Title: Guru
Starring: Abhishek, Aishwarya
Director: Mani Ratnam
The story is one of a young man with humble beginnings who rises to great power and impressive wealth through entrepreneurship. With hope in his heart, boundless self-confidence and immense drive to succeed the young man starts his business in textiles from money received as dowry. He grows the business by leaps and bounds often resorting to bribery and other corrupt practices. The movie certainly appears to have been inspired by Dhirubhai Ambani’s business success, if not his life.
The movie stars Abhishek and Aishwarya. For starters, the movie didn’t really need Aishwarya Rai. The role was one for an innocent village belle who later transforms to a faithful wife. A fresh face could have done a better job. Ash lacks the natural innocence but works hard to fit the role. In the heroine intro’ song, “Barso re” the Director has tried hard to re-create the magic of the film, Roja where the heroine is introduced with the beautifully choreographed “Chinna chinna Roja…”. Unfortunately the results are nowhere close, not to mention Ash’s way to vigorous dance movements.
Abhishek on the other hand plays a role he has never handled before and does a creditable job.
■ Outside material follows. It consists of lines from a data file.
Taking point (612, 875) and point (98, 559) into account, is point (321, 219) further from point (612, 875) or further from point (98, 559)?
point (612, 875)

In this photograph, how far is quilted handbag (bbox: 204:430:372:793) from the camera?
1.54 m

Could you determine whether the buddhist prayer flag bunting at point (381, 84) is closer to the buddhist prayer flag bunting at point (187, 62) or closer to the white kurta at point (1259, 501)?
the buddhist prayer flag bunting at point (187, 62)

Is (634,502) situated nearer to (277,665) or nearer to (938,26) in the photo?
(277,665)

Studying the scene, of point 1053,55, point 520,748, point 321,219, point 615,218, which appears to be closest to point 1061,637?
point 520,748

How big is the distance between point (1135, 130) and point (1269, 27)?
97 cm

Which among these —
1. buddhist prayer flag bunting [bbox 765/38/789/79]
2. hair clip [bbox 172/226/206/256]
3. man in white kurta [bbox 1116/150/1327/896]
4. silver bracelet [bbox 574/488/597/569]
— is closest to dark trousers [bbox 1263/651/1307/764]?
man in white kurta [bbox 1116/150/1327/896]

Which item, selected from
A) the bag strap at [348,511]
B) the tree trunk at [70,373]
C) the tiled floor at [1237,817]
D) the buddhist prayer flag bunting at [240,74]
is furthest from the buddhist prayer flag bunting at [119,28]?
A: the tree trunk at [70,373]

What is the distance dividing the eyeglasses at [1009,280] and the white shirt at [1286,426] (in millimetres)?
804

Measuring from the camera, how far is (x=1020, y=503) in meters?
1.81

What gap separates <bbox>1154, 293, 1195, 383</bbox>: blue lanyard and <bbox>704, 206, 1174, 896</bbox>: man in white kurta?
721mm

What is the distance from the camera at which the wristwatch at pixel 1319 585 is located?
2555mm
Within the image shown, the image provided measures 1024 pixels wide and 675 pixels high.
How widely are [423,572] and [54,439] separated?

Even his dances are bearable for a change.
Almost all the songs appear to have been deliberately inserted — Mallikka Sherawat’s item number being the most blatant of them. In the catchy number sung by Bappi Lahiri, Abhishek looks younger in the song than he did in the scenes leading up to the song!
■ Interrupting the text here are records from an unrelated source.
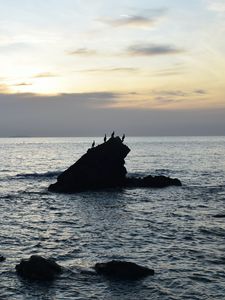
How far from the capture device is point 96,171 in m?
69.4

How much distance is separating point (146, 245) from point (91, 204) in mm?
21427

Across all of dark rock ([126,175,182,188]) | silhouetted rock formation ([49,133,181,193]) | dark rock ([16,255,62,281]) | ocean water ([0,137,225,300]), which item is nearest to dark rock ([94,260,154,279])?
ocean water ([0,137,225,300])

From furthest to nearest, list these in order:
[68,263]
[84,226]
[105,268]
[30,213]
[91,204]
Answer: [91,204]
[30,213]
[84,226]
[68,263]
[105,268]

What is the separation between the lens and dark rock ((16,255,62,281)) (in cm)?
2509

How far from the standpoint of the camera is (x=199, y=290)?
23703 millimetres

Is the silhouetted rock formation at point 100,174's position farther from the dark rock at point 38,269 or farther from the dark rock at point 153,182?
the dark rock at point 38,269

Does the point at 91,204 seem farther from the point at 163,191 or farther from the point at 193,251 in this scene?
the point at 193,251

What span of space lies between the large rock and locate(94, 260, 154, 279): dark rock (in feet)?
131

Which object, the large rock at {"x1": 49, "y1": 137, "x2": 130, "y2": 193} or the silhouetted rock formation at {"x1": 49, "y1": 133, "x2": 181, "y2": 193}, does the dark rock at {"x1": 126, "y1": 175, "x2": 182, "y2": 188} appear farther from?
the large rock at {"x1": 49, "y1": 137, "x2": 130, "y2": 193}

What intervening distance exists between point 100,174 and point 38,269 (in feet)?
147

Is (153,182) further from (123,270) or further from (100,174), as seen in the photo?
(123,270)

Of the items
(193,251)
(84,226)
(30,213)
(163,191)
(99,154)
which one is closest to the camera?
(193,251)

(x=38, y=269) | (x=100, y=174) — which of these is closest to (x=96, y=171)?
(x=100, y=174)

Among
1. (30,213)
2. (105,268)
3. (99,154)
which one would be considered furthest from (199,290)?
(99,154)
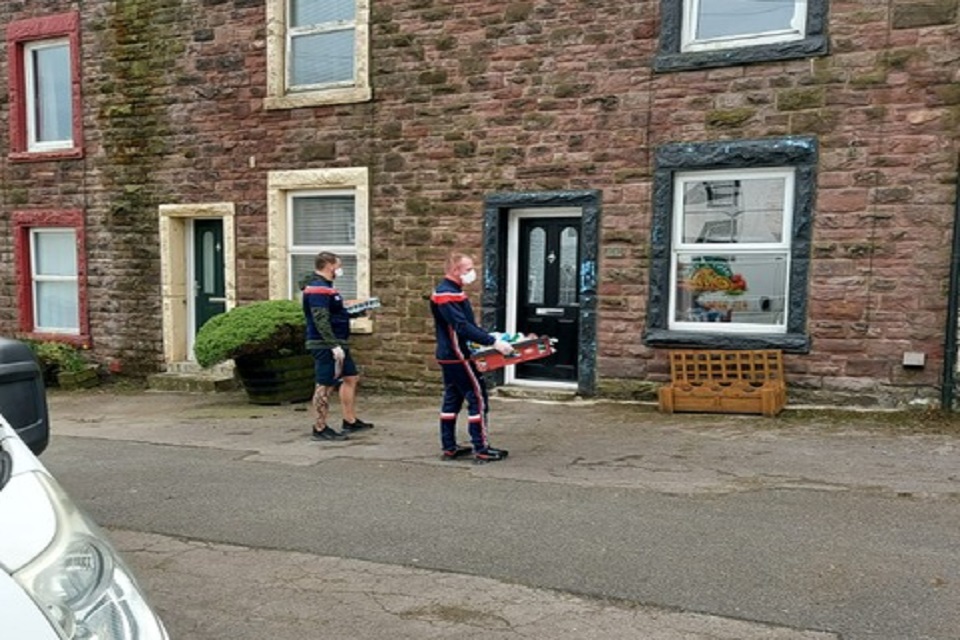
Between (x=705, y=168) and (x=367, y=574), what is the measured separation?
237 inches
Some of the scenes are needlessly over-dramatized. The scene were the hero addresses his shareholders in the rain being one and the final court scenes were the camera crew goes completely berserk being the other.
Also, the movie ends abruptly. The characters played by Mithun and Madhavan simply disappear at the end as did one of his trusted employees. It sounds like the Director is justifying the heroes actions, but this makes little sense. If he didn’t intend to justify the hero’s actions, then it certainly doesn’t come across. Perhaps it was deliberately open ended for the audience to decide? In any case the end needed a lot more work/clarification!
Like all Mani Ratnam movies, the technical finesse is apparent in the music, the lighting, the scenes, the background score etc. and is overall very watchable. But this film certainly has a lot more loose ends than most of his earlier films. Increasingly, Mani Ratnam comes across as a talented movie maker seriously lacking in good scripts. Besides, he appears to have become more risk-averse, going in for tried and tested actors and actresses as opposed to fresh faces.